[PAGE EXTRACT]:
----
Believe it or not, a lot of people still think that if you want to open an IRA, you have to go to a local bank and open up a certificate of deposit or other bank account. As a result, when they see IRA interest rates that are lower than ever, they figure there's really no point in bothering to invest at all.
In reality, though, IRAs are far more flexible than that. You may not be able to use an IRA to its full potential at certain financial institutions, but if you're willing to look beyond your comfort zone to different sorts of IRA providers, you can get the retirement account investments you need to reach all of your financial goals.
What an IRA can do
The confusion about IRAs comes from the fact that so many financial institutions offer them in conjunction with their other nonretirement products. For instance, if you look at Bank of America (NYSE:BAC) or Citibank (NYSE:C) in search of IRAs, their websites will point you first toward savings, money market, and CD accounts. Similarly, if you go to Hartford Financial (NYSE:HIG), you'll find discussion about using mutual funds and annuities -- the same products the insurance and investment giant offers to clients outside retirement accounts.
If you're more familiar with the limited investment options that retirement plans offered at work through 401(k) or other employer-sponsored plans give you, then the wide range of available IRA investments may surprise you. In addition to brokerage accounts giving you access to stocks, bonds, funds, ETFs, insurance products, and other financial assets, certain financial institutions will let you get extremely creative with your IRA investments, opening the door to assets like real estate, gold coins, or even private business interests. As long as you don't run afoul of certain IRS limitations that prevent you from using IRA funds to invest in property or a business in which you have a direct interest, you can invest in nearly anything using IRAs.
Get more from your IRA
Because IRAs are available from so many places, if your usual financial institution isn't offering you a deal that looks attractive to you, you should go elsewhere and find a better deal. Often, you'll find an alternative that better meets your needs.
For instance, right now, many retirees and other conservative investors are having trouble generating the income they need from their portfolios to meet their living expenses. With the Federal Reserve having reduced interest rates as low as they can go, banks have reduced their interest rates from the 4% to 5% we saw just five or six years ago down to the 0% to 1% range. That's a big income haircut that is hurting savers. Unfortunately, it's hard to find other fixed-income investments that pay much more in interest than that; low-risk Treasury and corporate debt pays little if any more interest than bank CDs, and even higher-yielding junk corporate debt doesn't give you much extra income to compensate for the default risk you take on.
----
[DATA LINES]:
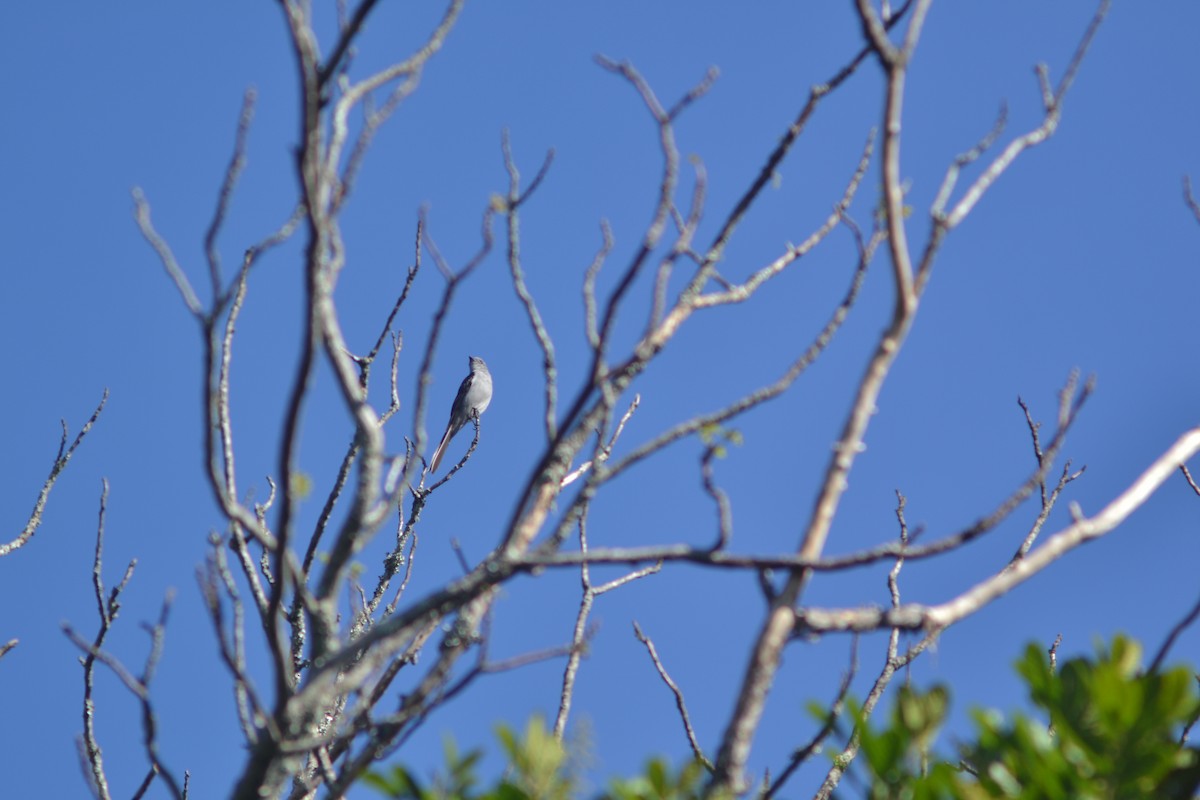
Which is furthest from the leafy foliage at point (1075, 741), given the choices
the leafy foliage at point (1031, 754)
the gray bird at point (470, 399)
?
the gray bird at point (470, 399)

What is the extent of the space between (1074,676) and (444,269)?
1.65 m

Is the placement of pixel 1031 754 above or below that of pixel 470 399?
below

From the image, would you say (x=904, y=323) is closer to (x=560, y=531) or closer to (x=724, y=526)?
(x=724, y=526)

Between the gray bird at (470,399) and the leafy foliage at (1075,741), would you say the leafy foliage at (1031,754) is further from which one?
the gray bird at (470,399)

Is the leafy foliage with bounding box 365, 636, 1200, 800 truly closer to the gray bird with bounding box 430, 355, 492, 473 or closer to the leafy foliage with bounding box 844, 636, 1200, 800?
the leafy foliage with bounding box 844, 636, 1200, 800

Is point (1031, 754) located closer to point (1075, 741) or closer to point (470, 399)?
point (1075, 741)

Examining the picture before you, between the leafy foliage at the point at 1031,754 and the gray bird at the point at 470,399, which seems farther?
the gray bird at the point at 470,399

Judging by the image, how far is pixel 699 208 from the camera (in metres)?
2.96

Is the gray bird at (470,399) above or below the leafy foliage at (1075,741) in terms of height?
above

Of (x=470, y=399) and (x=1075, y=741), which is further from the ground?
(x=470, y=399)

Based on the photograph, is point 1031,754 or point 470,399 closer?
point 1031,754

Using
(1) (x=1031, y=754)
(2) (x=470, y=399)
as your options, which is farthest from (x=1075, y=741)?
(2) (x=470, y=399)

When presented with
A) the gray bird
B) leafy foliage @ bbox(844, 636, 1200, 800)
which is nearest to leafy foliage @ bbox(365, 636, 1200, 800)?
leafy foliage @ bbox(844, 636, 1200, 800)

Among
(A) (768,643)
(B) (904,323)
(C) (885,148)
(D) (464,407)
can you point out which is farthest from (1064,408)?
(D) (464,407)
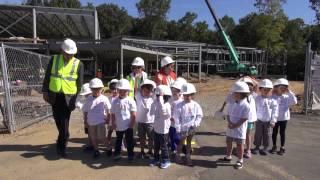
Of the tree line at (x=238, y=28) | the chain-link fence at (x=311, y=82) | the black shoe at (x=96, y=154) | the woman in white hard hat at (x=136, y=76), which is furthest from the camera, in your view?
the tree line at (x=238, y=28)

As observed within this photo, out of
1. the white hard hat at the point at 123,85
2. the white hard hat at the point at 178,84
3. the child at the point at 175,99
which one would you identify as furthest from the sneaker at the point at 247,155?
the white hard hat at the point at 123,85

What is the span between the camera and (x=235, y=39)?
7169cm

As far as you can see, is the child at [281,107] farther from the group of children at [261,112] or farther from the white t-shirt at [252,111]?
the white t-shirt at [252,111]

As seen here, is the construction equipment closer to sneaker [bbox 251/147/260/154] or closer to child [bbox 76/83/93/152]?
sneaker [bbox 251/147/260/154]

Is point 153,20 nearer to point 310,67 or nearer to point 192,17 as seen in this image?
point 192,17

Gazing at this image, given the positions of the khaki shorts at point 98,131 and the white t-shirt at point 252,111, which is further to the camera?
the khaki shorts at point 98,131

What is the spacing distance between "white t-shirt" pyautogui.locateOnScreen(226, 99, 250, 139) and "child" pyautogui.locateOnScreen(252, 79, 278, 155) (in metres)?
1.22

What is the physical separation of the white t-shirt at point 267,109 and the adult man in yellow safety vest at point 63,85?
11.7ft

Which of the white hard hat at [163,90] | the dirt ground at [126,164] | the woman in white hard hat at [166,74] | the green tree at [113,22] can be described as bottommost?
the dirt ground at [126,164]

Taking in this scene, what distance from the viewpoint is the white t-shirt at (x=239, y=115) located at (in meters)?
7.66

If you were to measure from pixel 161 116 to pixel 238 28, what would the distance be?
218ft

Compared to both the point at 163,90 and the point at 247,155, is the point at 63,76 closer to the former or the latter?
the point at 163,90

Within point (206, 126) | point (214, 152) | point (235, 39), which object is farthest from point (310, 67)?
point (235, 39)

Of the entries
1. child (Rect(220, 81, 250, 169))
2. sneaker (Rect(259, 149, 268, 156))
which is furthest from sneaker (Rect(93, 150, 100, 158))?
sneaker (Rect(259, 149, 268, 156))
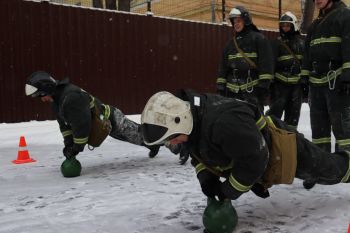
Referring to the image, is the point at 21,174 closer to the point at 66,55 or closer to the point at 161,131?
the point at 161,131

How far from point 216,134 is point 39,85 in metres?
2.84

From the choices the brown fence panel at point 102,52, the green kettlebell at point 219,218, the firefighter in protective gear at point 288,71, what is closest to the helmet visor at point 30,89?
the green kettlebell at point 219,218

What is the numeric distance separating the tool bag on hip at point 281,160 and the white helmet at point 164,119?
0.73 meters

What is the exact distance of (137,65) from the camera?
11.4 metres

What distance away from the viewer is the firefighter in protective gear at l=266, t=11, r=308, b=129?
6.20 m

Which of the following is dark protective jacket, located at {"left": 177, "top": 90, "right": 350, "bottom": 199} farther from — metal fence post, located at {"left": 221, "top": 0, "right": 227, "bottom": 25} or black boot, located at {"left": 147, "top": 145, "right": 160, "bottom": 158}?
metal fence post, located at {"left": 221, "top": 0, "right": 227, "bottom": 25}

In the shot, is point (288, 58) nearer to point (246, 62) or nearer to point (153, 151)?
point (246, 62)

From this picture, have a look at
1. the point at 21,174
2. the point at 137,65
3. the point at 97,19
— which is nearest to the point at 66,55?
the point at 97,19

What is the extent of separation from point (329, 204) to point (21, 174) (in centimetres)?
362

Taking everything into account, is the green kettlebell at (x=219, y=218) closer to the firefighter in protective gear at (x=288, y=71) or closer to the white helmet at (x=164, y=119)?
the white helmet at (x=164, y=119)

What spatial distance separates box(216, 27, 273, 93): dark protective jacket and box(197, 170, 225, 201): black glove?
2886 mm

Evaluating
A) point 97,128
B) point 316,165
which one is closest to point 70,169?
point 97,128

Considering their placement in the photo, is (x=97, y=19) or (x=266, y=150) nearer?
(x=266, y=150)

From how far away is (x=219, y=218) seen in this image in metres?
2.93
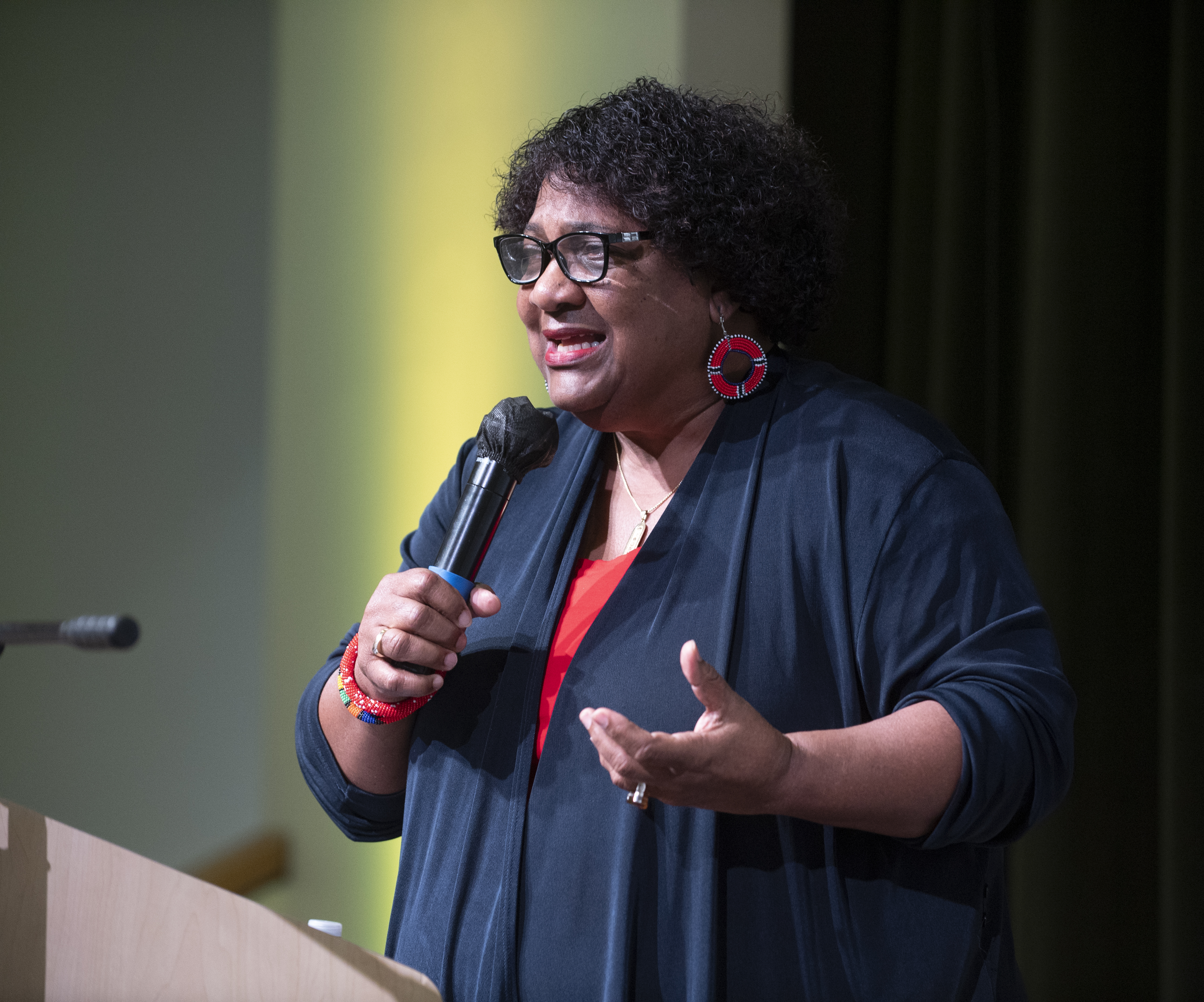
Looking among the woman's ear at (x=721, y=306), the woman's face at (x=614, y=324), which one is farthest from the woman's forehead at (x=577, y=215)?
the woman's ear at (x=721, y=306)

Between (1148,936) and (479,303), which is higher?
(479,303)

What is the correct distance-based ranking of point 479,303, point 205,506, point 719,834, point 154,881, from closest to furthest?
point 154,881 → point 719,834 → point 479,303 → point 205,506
----
[SHORT TASK 1]:
Answer these from the IRA article:
(a) Which company does the article say points IRA seekers toward mutual funds and annuities?
(b) What interest-rate range have banks cut their rates down to?
(c) Which three assets does the article name as possible through some institutions that let you get creative with IRA investments?
[SHORT TASK 2]:
Write a continuation of the IRA article, starting after its final sentence.
The records are separate material from the IRA article.

[TASK ANSWER 1]:
(a) Hartford Financial
(b) The 0% to 1% range
(c) Real estate, gold coins, and private business interests

[TASK ANSWER 2]:
In response, many investors who used to rely on CDs and other fixed-income investments have turned to dividend stocks. Unquestionably, stocks involve quite a bit more risk than CDs, as there's absolutely no guarantee that a stock will maintain its value and could in fact produce some major losses. But with blue chip stocks AT&T (NYSE:T) and Intel (NASDAQ:INTC) having solid, attractive yields in the 4% to 5% range, you don't have to take huge risks in order to get the income you need. More speculative stocks give you the potential to earn even higher double-digit percentage dividend yields. For many, the prospect of boosting your income in an IRA gives you an ample reward in exchange for taking on that risk.
Take that to the bank
IRA interest rates are unquestionably low on bank products and other low-risk investments. But if you need more income, IRAs give you the flexibility to get it on your terms. If the institution you're working with won't give you access to investments that will get the job done, then you'll just have to take matters into your own hands.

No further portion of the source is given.